Rain Water Solutions works directly with municipalities to implement rain barrel programs, which help towns educate their residents about stormwater issues and offer a solution. Offering Rain Water Solutions’ new, more cost-effective “Ivy” model, the cities meet their MS4 requirements, Rain Water Solutions gets more rain barrels out into the backyards of consumers at a discounted rate, and community members together take charge of the stormwater that would otherwise be rushing off their land. It’s smart, do-gooding business—this year, Rain Water Solutions’ sales are up 25 percent from last year.

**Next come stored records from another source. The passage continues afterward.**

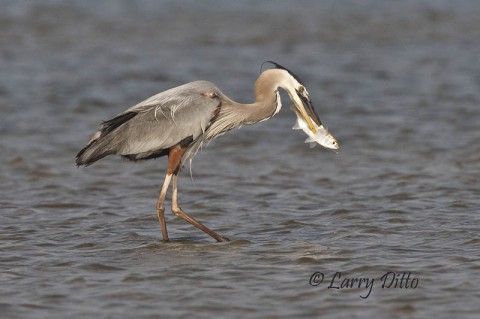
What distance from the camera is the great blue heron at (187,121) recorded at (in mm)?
8562

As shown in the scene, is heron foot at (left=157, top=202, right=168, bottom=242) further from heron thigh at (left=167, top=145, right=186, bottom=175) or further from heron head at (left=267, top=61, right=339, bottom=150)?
heron head at (left=267, top=61, right=339, bottom=150)

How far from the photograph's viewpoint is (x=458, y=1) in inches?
960

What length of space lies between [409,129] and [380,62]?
517 cm

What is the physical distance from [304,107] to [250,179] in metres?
2.42

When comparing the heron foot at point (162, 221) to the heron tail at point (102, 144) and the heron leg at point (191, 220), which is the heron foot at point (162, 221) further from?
the heron tail at point (102, 144)

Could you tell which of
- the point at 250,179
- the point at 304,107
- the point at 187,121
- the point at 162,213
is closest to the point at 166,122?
the point at 187,121

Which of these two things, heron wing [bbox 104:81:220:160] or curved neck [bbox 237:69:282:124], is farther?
curved neck [bbox 237:69:282:124]

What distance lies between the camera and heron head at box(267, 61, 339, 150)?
337 inches

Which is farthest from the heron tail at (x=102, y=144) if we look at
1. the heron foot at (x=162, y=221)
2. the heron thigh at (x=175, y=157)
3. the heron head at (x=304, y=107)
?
the heron head at (x=304, y=107)

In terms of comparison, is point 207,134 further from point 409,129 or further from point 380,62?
point 380,62
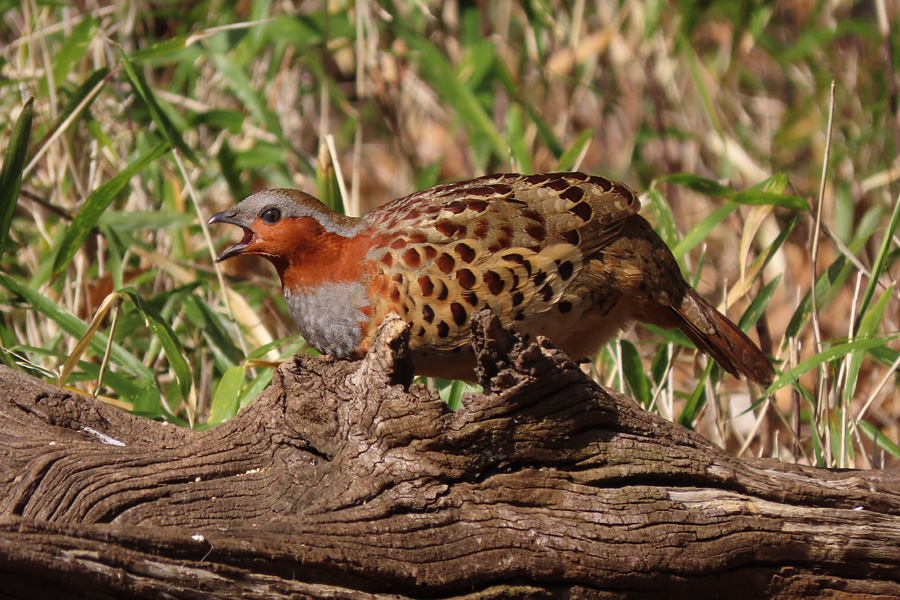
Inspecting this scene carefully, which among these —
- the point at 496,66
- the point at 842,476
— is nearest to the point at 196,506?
the point at 842,476

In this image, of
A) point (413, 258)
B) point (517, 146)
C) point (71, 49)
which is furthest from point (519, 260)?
point (71, 49)

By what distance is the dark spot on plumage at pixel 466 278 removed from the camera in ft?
9.10

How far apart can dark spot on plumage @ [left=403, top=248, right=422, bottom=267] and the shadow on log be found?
0.45m

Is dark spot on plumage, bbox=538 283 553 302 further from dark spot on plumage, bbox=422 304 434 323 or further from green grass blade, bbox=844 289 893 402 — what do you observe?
green grass blade, bbox=844 289 893 402

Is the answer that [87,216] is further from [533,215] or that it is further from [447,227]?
[533,215]

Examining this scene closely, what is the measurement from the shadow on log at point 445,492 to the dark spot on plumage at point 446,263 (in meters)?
0.48

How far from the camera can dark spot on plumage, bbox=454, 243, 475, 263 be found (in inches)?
111

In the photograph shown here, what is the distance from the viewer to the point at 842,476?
2.63 metres

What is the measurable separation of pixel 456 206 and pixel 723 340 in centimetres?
99

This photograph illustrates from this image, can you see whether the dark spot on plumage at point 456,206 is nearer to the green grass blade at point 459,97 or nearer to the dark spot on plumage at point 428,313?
the dark spot on plumage at point 428,313

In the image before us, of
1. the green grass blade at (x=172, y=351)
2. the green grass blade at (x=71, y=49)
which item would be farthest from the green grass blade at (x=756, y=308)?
the green grass blade at (x=71, y=49)

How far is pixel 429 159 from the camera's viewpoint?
24.4ft

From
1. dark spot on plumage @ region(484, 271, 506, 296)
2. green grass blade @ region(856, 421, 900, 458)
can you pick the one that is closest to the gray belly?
dark spot on plumage @ region(484, 271, 506, 296)

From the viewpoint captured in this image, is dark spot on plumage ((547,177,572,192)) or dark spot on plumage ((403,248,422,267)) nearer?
dark spot on plumage ((403,248,422,267))
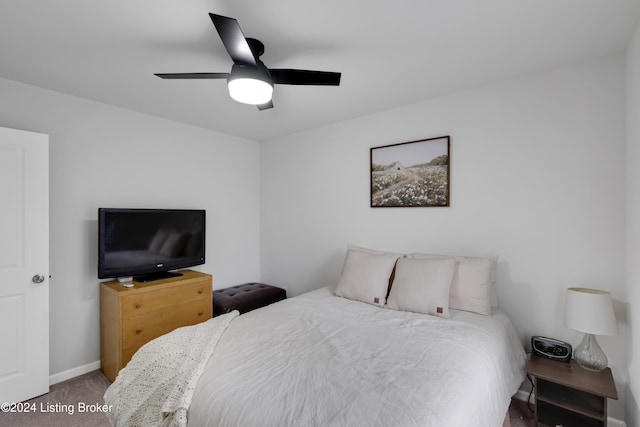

Rain Water Solutions might distribute 1,200 rain barrels in a community in one day, sometimes it’s as few as twenty, depending upon the needs of the municipality. For those who become obsessed with water management, like the Rucks have over the years, the company also designs and consults (and locally installs and services) large-scale rain harvesting cisterns that can capture between 1,000 to more than 60,000 gallons of water. It’s not all just altruistic water management—in North Carolina and cities throughout the country, by using cisterns, commercial landowners can dramatically reduce stormwater fees.

Ruck remembers back to even as early as 2003, hearing about water issues on the news, predictions then that the water-rich North Carolina could see serious shortages by as soon as 2050. Today, with water and climate change a looming presence in our consciousness, says Ruck, “That’s the future, these big systems,” he adds, “water issues are not going away.”